Este domingo nos jugamos el futuro de Europa, es decir el de cada uno de los europeos y el de España. El suyo, el mío, el de todos. De momento, al menos en España, hemos perdido una gran oportunidad: hablar de Europa, de sus problemas, de sus grandes desafíos, de las reformas que tenemos que afrontar juntos, de lo que hay que cambiar y de lo que hay que fortalecer. Siete de cada diez leyes que se aplican en España responden a normativas europeas. La salida de la pandemia no hubiera sido posible sin el esfuerzo común europeo. La política agraria común puede ser una tabla de salvación para los agricultores españoles o su condena definitiva. La defensa de una Europa amenazada por Rusia -sobre todo si Trump gana las elecciones americanas- no será posible si no hay una clara unión de todos los países de la Unión Europea. La inmigración es indispensable para la supervivencia de una Europa envejecida y cansada, pero hay que hacerla bien, dejando al margen los extremismos tanto de los buenistas como de los que quieren echar a todos los inmigrantes por la fuerza, cada vez más. Hay miedo al crecimiento de la extrema derecha, pero también al de los viejos nacionalismos o a los populismos de extrema izquierda, pero nadie habla de las causas reales de ese aumento de intención de voto, de esa creciente indignación social, real o forzada.

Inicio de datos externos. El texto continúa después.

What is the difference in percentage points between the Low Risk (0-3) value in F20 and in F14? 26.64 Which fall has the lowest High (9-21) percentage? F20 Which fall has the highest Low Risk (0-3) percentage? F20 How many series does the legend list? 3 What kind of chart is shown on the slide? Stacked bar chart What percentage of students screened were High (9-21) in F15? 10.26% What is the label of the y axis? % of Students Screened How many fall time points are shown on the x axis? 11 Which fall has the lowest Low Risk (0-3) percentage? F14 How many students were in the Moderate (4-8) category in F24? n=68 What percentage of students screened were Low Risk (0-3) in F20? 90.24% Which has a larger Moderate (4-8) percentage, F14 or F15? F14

De nada de eso se ha hablado en la campaña electoral española. Sólo de emociones, de sentimientos, de insultos y agresiones verbales. Prácticamente ni una sola idea, ni una propuesta, sólo vaguedades. Los programas de los partidos apenas tienen tres o cuatro folios de generalidades. Y algunos que lo han trabajado un poco más proponen el "gratis total": más derechos, más gasto público, más subvenciones… sin decir de dónde saldrá el dinero o de dónde se tiene que quitar, como si el Presupuesto de la Unión Europea surgiera del cielo y no de los bolsillos de todos los ciudadanos. Hay que ir a votar sí o sí. Para defender los valores, cristianos en su origen, de paz, igualdad, libertad, solidaridad, de reconciliación, de entendimiento y de hacer un frente común contra el odio y la venganza. Sabemos lo que es eso, sabemos las amenazas que nos acechan, con una guerra a las puertas de Europa. Por eso, abstenerse de votar, como han dicho los obispos europeos, "no es neutral, sino dar a otros el poder de votar en contra de nuestra libertad, sobre lo cual habremos de asumir nuestra responsabilidad".

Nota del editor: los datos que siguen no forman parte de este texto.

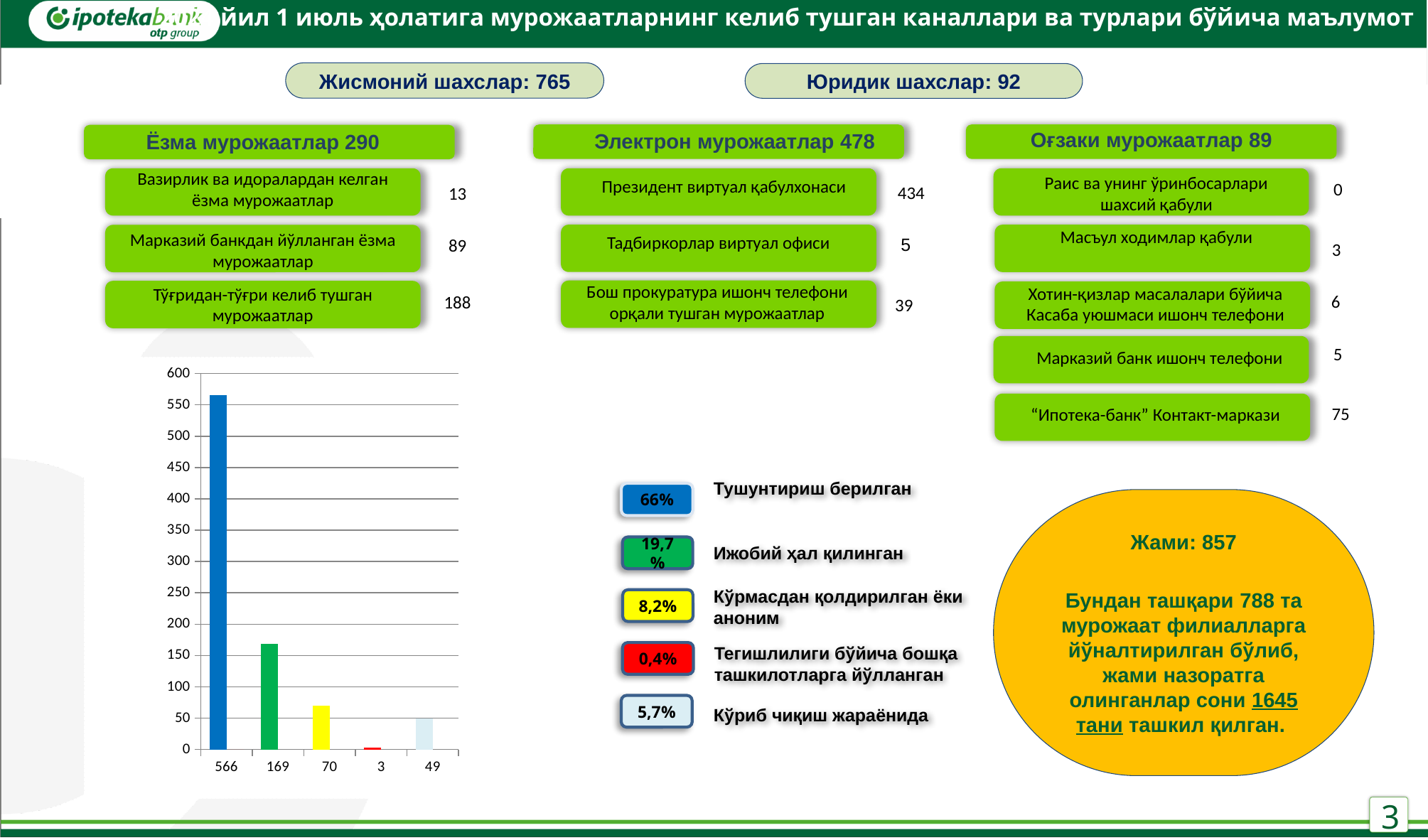
What is the value of the red bar in the chart? 3 What is the value of the first (blue) bar in the chart? 566 Which bar has the highest value in the chart? the first (blue) bar, 566 What is the total of all five bars in the chart? 857 Which is larger, the yellow bar or the light blue bar? the yellow bar (70) Which bar has the lowest value in the chart? the red bar, 3 What is the difference between the first bar (566) and the second bar (169)? 397 What is the value of the last (light blue) bar in the chart? 49 Is the value of the green bar greater or less than 150? greater What is the value of the second (green) bar in the chart? 169 How many bars does the chart contain? 5 What kind of chart is shown on the slide? bar chart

Tenemos que votar a quienes, como dijo hace diez años el Papa Francisco ante el Parlamento Europeo, pueden "construir una Europa que no gire en torno a la economía sino a la dignidad de las personas y a la consecuente defensa y promoción de los derechos humanos". Votar por una Europa solidaria contra la desigualdad y el empobrecimiento. Una Europa que defienda la dignidad de la vida desde el inicio hasta el último minuto de la vida, sin fisuras. Una Europa que reduzca la burocracia. Una Europa que en lugar de rechazar y demonizar a los que se desplazan forzados por la guerra, la miseria o el hambre, preste atención a los factores de expulsión y de atracción que subyacen en la migración forzada. ¿Qué haríamos nosotros si nos viéramos obligados a huir, si viéramos a nuestros hijos en peligro de muerte, si nos viéramos atrapados por una guerra? ¿Qué han tenido que hacer los ucranianos? ¿Qué están teniendo que hacer los habitantes de Palestina? Hay que defender una Europa fuerte y solidaria, una Europa de valores, eficiente, que minimice a los extremistas de uno y otro lado. Hay que votar sin ninguna excusa. O asumir sin rechistar lo que venga después.